— Begin SOURCE —
In terms of economic policy, Russia has experienced several U-turns in recent years. In the 2000s, stability orientation dominated in light of the 1990s crisis. The cornerstones were a cautious monetary and fiscal policy.

To a large extent, the so-called “Washington Consensus” was followed, i.e., a stability-oriented economic policy as the Western-dominated International Monetary Fund would have probably recommended, including establishing a politically highly independent central bank. Academia, the population, and state leadership supported this orientation.

Focus on stabilization and “reform tuning”

After the macroeconomic stabilization success, economic policy has been shaped by two further impulses: On the one hand, Russia pursued so-called “reform tuning.” On the other hand, efforts were made to promote internationalization.

Paper tiger” reforms made it possible to advance in international benchmarking, most prominently in the World Bank Doing Business Index. Russia was ranked 120th in 2011 and 111th in 2012 in the annual Ease of Doing Business rankings.

Then in 2015, ranked 36th and 28th in 2020, a trend development reflecting “reform tuning,” i.e., policymaking focused on changing exactly those laws and regulations of importance for such measurements and without focusing on real change. Such “fictional successes” also served as a means to attract foreign direct investment (FDI).

At the same time, Russian companies made international acquisitions, and direct investments from Russia increased. There was even the ambition to establish Moscow as a global financial center on the back of macroeconomic stabilization successes and financial market liberalization determinations.

Russia FDI

Russian In- & Outward FDI vs. Global Trends
Source: UNCTAD, World Investment Reports

The end of the “social contract”: Prosperity no longer compensates for fewer individual freedoms

In the background, the state maintains a considerable influence on the economy, especially in strategic sectors. Apart from stabilization and “reform-tuning,” there has been no profound microeconomic and institutional transformation since the mid- 2000s.

At the beginning of the 2010s, the state-centered economic model reached its limits in terms of growth and innovation. Since 2013/14, the state has bought legitimacy through geopolitical “successes” based on increasing military spending. In terms of economic policy, the focus has been on securing living standards and geopolitical leeway.

A “Fortress Russia” strategy

Since 2013/14, Russia has pursued a new strategy in the context of Western economic and financial market sanctions- knowing that sanctions could be tightened at any time. It now follows an ultra-stability-oriented fiscal and monetary policy meant to secure geopolitical leeway.

Russia presents as a defensive, inward-looking economic model in the real economy (e.g., import substitution) and in international financing (e.g., limited use of the US dollar).

In some areas, the strategic goal is autarky, an economic policy objective that often characterizes dictatorships. Tactically, the main aim is to be prepared for any economic shock, including oil price shocks or possible tightening of sanctions.

Rising social inequality and falling real incomes have challenged the defensive economic model since 2018/19

At first, successes were recorded. Russia was able to stand its ground in a challenging (sanction) environment, and, according to the political narrative, external sanctions were to blame for weak growth.

Those in power were able to engage in so-called “stagnation marketing” for a limited period. However, criticism in the domestic discourse increased, and calls have been heard – partly populist – for a growth-oriented economic policy, such as an activist monetary and/or fiscal policy – especially as it is becoming apparent that the sanctions could remain in place for many years to come.
— End SOURCE —
— Begin INFORMATION SUPPLIED —
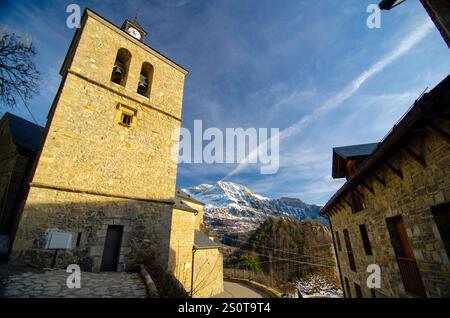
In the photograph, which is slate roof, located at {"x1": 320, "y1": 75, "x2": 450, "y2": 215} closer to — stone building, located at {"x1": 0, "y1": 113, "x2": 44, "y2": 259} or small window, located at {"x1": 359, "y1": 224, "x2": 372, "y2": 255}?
— End INFORMATION SUPPLIED —
## [WRITTEN REQUEST 1]
In the passage on Russia's economic policy, write out the stretch from "At first, successes" through "for weak growth." again, replacing "successes" with "achievements".
## [WRITTEN REQUEST 2]
Continue the passage on Russia's economic policy, beginning after its final sentence.

## [OUTPUT 1]
At first, achievements were recorded. Russia was able to stand its ground in a challenging (sanction) environment, and, according to the political narrative, external sanctions were to blame for weak growth.

## [OUTPUT 2]
Launch of the “National Projects” in 2018

The multi-layered pressure to mobilize national resources and find a new “growth and modernization narrative” led to the “National Projects” launch in 2018. Substantial sums were announced for large-scale state investment and modernization programs through 2024.

Since modernization goals have been linked to staying in power from the beginning, the target date of 2024, the next presidential election, speaks volumes.

Investment and reform priorities were announced in demography, health, education, living conditions, ecology, roads, labor productivity, science, digital economy, culture, small business, and international cooperation. The military-industrial complex was not directly included, a concession as it received high investment in the past.

From 2018 to 2024, approximately 250-350 billion euros were made available for national investment programs. On the surface, the willingness to invest has increased. In 2012, 35-45 billion euros were allocated for the period 2012-2018 with a similar target. On a year-to-year basis, investment should increase from 0.2-0.4 percent of GDP (2012-2018) to about 3 percent (2018-2024).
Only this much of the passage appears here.